Every year, the fine folks over at Common Weakness Enumeration (CWE) team up with the SANS Institute, MITRE and other experts to publish a list of the 25 most dangerous software errors. The best thing about the list (aside from the fact that it’s free) is that it offers something for everyone, including developers, project managers, customers, and yes, even software testers.
You would be wise to read the report in its entirety, but I wanted to highlight a few key points and give you a preview of the errors that made this year’s list. To start, here’s an important excerpt written for the software customer (i.e. end user):
Recognize that market pressures often drive vendors to provide software that is rich in features, and security may not be a serious consideration. As a customer, you have the power to influence vendors to provide more secure products by letting them know that security is important to you. For the software products that you use, pay close attention to publicly reported vulnerabilities in those products. See if they reflect any of the associated weaknesses on the Top 25 (or your own custom list), and if so, contact your vendor to determine what processes the vendor is undertaking to minimize the risk that these weaknesses will continue to be introduced into the code.

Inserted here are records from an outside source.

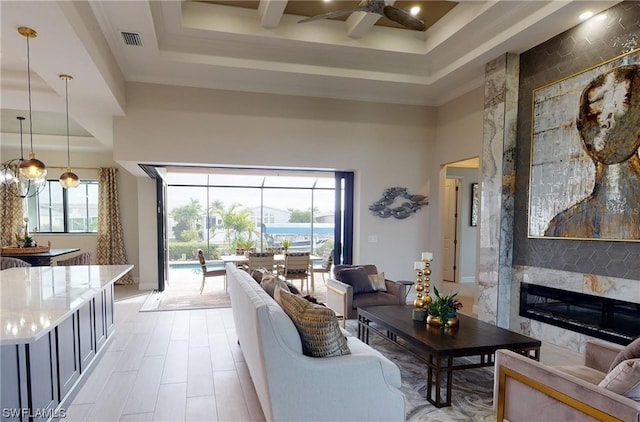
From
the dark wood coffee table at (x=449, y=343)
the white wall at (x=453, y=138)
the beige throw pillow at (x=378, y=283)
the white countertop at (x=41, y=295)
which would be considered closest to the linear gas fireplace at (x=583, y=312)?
the dark wood coffee table at (x=449, y=343)

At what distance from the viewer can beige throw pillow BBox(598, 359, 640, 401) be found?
1.82m

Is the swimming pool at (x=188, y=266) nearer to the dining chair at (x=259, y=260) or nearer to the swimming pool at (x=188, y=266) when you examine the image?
the swimming pool at (x=188, y=266)

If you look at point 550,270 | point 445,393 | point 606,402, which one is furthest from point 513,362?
point 550,270

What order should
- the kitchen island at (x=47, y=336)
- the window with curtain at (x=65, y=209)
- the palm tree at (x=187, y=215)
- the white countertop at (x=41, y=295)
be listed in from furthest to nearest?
the palm tree at (x=187, y=215) < the window with curtain at (x=65, y=209) < the kitchen island at (x=47, y=336) < the white countertop at (x=41, y=295)

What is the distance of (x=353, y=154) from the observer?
6328 millimetres

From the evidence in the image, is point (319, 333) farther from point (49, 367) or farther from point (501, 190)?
point (501, 190)

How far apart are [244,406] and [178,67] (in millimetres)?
4457

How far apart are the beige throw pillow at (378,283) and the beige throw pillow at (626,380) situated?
325 cm

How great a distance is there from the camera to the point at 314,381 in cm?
223

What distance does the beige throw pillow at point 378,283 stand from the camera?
201 inches

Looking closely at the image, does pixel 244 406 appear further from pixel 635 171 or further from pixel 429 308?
pixel 635 171

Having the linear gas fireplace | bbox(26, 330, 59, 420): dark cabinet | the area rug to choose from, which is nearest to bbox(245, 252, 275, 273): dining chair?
the area rug

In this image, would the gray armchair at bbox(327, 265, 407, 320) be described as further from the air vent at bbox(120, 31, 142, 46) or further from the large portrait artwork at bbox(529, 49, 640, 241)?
the air vent at bbox(120, 31, 142, 46)

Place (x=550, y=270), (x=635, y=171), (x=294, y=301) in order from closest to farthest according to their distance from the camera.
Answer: (x=294, y=301) → (x=635, y=171) → (x=550, y=270)
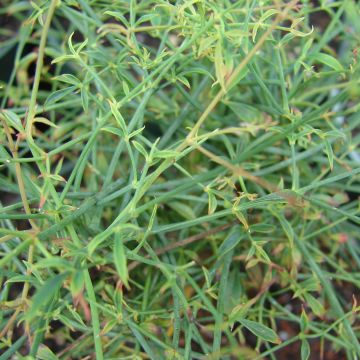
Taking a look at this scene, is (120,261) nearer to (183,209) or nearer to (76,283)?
(76,283)

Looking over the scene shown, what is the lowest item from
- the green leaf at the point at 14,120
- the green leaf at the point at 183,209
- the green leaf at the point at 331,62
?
the green leaf at the point at 183,209

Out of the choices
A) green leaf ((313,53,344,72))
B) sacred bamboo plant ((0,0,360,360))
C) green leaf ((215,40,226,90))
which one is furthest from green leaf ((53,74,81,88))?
green leaf ((313,53,344,72))

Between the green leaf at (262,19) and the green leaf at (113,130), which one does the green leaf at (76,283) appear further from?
the green leaf at (262,19)

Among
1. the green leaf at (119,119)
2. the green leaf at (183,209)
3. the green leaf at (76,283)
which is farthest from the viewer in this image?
the green leaf at (183,209)

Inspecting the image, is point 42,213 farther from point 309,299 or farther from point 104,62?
point 309,299

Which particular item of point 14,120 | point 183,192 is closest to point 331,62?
point 183,192

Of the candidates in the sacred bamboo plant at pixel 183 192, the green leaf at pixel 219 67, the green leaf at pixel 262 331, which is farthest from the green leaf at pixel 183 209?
the green leaf at pixel 219 67

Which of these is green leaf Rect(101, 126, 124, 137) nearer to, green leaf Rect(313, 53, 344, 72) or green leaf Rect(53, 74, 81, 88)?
green leaf Rect(53, 74, 81, 88)

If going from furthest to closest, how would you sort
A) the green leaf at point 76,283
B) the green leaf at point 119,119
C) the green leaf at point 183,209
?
1. the green leaf at point 183,209
2. the green leaf at point 119,119
3. the green leaf at point 76,283

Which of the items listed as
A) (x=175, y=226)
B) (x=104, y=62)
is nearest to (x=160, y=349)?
(x=175, y=226)
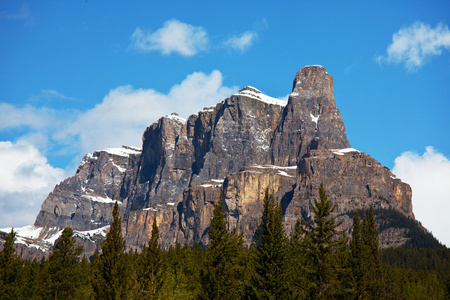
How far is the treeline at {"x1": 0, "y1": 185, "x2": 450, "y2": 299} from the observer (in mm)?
84750

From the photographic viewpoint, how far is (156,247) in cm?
11588

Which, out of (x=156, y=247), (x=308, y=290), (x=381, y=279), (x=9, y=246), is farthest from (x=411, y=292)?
(x=9, y=246)

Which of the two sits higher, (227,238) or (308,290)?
(227,238)

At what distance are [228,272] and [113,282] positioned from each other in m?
16.8

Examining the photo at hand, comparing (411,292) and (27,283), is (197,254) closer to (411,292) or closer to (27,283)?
(27,283)

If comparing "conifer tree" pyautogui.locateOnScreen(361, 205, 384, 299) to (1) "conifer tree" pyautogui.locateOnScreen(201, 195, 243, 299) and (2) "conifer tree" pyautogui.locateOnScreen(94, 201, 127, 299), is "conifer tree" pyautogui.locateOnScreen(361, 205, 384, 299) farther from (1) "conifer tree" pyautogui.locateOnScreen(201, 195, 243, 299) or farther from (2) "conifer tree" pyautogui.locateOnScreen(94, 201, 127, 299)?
(2) "conifer tree" pyautogui.locateOnScreen(94, 201, 127, 299)

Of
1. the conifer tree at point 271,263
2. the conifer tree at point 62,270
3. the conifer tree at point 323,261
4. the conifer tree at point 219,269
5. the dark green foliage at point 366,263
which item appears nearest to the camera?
the conifer tree at point 271,263

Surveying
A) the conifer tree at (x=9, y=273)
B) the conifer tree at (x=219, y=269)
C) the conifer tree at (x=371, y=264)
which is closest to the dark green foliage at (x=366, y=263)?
the conifer tree at (x=371, y=264)

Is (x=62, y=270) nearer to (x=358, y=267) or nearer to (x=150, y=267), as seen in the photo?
(x=150, y=267)

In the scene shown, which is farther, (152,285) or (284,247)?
(152,285)

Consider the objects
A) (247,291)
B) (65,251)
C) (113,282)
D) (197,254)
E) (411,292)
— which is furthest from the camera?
(411,292)

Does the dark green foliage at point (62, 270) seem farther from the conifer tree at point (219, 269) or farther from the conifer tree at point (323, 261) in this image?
the conifer tree at point (323, 261)

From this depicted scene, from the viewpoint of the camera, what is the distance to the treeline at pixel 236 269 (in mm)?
84750

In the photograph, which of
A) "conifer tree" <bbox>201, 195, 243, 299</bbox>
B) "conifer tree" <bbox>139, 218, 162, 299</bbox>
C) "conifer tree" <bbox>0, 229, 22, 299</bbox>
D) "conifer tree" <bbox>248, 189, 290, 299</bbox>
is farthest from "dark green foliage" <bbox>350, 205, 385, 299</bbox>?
"conifer tree" <bbox>0, 229, 22, 299</bbox>
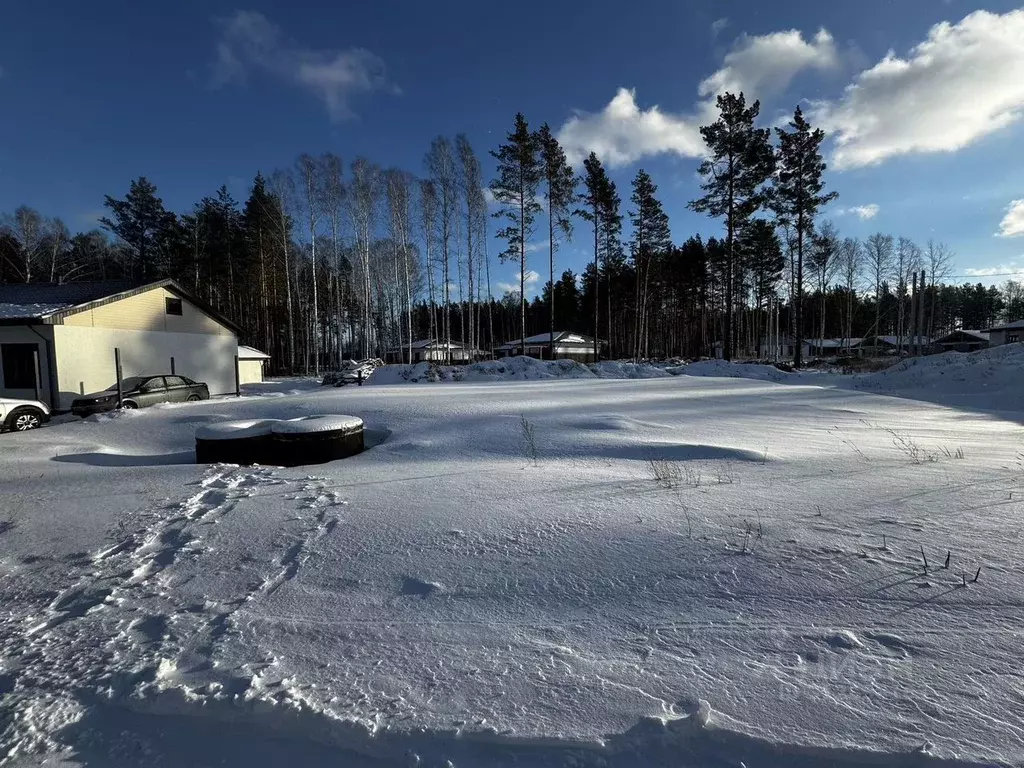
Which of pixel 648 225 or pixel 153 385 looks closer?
pixel 153 385

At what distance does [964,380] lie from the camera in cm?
1476

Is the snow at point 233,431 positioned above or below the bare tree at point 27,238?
below

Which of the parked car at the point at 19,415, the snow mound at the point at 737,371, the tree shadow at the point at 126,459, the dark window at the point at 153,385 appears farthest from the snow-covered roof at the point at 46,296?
the snow mound at the point at 737,371

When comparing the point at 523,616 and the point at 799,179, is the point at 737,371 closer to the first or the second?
the point at 799,179

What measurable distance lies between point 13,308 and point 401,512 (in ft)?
64.8

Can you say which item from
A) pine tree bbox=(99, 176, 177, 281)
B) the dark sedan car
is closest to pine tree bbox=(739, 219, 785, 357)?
the dark sedan car

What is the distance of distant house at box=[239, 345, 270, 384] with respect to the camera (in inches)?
1081

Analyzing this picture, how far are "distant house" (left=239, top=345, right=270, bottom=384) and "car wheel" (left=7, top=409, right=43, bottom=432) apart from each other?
52.6 ft

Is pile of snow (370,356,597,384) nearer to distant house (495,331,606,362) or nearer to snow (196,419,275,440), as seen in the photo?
snow (196,419,275,440)

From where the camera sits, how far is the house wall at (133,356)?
15.3 meters

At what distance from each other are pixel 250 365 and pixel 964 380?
33.0 metres

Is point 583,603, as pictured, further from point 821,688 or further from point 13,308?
point 13,308

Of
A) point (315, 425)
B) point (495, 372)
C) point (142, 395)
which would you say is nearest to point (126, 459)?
point (315, 425)

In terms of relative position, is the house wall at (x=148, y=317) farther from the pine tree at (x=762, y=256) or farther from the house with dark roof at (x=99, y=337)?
the pine tree at (x=762, y=256)
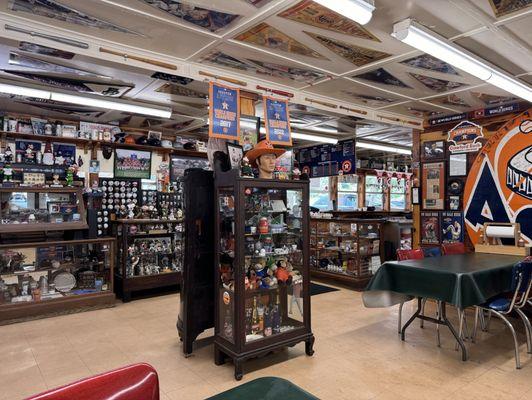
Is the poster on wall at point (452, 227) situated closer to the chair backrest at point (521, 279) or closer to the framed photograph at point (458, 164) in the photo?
the framed photograph at point (458, 164)

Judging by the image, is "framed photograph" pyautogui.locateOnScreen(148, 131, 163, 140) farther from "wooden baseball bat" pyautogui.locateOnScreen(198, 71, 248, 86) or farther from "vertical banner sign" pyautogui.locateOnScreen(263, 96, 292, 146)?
"vertical banner sign" pyautogui.locateOnScreen(263, 96, 292, 146)

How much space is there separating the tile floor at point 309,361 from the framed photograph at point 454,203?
199cm

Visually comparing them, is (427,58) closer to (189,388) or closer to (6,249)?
(189,388)

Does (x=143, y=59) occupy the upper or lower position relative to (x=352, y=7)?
upper

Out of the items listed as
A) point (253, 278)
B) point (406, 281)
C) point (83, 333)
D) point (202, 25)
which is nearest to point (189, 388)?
point (253, 278)

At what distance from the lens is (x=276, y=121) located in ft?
14.6

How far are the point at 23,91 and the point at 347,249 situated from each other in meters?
5.76

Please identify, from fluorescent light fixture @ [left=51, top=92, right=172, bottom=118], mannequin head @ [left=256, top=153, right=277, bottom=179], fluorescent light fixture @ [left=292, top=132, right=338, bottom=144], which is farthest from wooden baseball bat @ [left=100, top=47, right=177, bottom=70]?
fluorescent light fixture @ [left=292, top=132, right=338, bottom=144]

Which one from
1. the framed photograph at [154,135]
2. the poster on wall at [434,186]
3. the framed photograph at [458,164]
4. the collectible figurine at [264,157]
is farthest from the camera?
the framed photograph at [154,135]

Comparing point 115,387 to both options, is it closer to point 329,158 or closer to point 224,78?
point 224,78

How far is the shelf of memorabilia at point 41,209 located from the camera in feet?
17.5

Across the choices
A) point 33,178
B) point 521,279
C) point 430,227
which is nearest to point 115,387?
point 521,279

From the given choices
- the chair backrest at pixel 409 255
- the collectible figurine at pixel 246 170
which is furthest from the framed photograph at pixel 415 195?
the collectible figurine at pixel 246 170

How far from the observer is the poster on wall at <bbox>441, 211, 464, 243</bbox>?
6191 millimetres
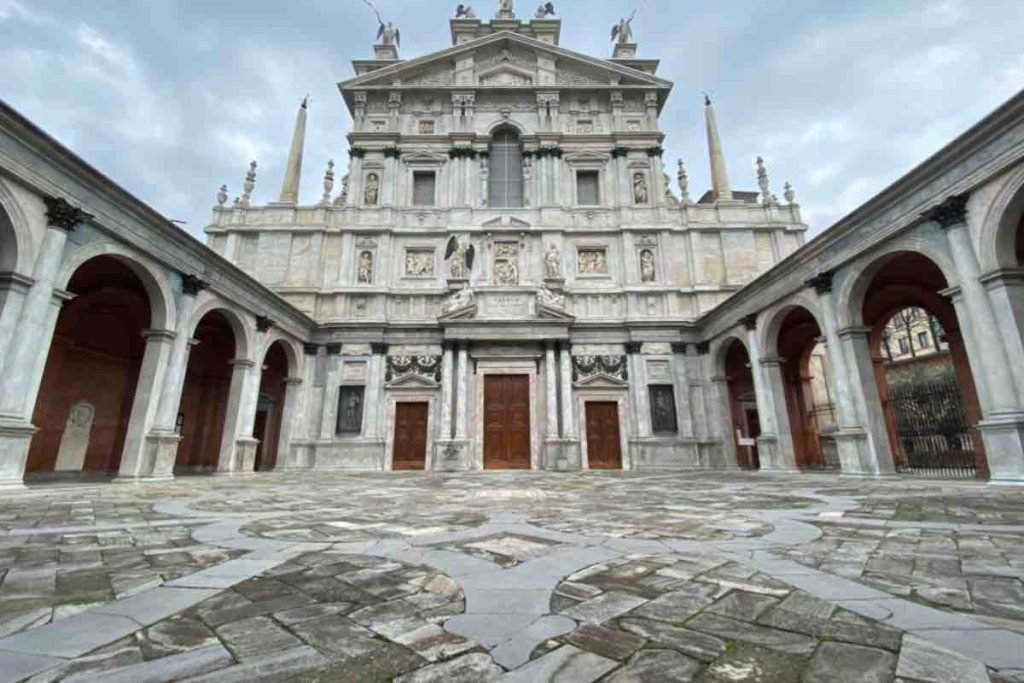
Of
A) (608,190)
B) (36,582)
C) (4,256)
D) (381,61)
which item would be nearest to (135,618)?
(36,582)

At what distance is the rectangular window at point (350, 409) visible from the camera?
1540 cm

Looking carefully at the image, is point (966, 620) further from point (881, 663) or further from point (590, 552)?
point (590, 552)

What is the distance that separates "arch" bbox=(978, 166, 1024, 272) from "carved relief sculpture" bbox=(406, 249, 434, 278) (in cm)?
1494

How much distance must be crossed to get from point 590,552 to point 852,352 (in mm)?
9962

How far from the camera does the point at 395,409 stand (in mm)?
15836

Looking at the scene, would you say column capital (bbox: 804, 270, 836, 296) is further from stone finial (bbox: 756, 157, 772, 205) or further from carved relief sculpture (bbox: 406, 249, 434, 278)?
carved relief sculpture (bbox: 406, 249, 434, 278)

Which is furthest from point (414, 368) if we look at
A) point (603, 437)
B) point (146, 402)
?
point (146, 402)

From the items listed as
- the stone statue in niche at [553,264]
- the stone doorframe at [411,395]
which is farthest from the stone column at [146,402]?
the stone statue in niche at [553,264]

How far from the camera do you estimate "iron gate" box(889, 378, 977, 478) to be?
12.1 m

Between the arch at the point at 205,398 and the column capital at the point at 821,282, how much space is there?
17.0 meters

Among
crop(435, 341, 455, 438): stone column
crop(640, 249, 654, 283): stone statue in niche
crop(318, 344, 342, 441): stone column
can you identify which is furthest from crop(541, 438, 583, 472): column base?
crop(640, 249, 654, 283): stone statue in niche

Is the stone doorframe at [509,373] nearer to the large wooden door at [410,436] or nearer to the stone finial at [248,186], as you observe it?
the large wooden door at [410,436]

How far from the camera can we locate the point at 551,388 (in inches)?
613

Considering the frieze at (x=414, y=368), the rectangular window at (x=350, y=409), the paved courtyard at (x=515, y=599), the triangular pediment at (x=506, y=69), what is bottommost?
the paved courtyard at (x=515, y=599)
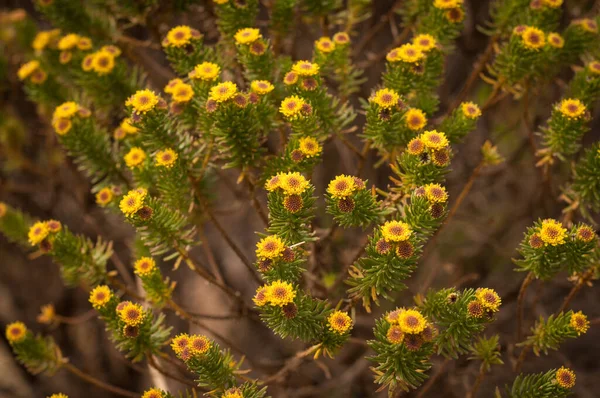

Of course, software testers play a key role in minimizing this risk – a point that is certainly not lost on publishers of this report, who have included dozens of technical links and tips for testers who want to find such errors.
So what are the worst software errors of 2011? Glad you asked. Here are the top ten (after the jump)
- Improper Neutralization of Special Elements used in an SQL Command (‘SQL Injection’)
- Improper Neutralization of Special Elements used in an OS Command (‘OS Command Injection’)
- Buffer Copy without Checking Size of Input (‘Classic Buffer Overflow’)
- Improper Neutralization of Input During Web Page Generation (‘Cross-site Scripting’)
- Missing Authentication for Critical Function
- Missing Authorization
- Use of Hard-coded Credentials
- Missing Encryption of Sensitive Data
- Unrestricted Upload of File with Dangerous Type
- Reliance on Untrusted Inputs in a Security Decision
After reading the entire list, do think you think any of the errors have been overstated, understated or missed completely? As always, your thoughts and feedback and welcomed in the comments section.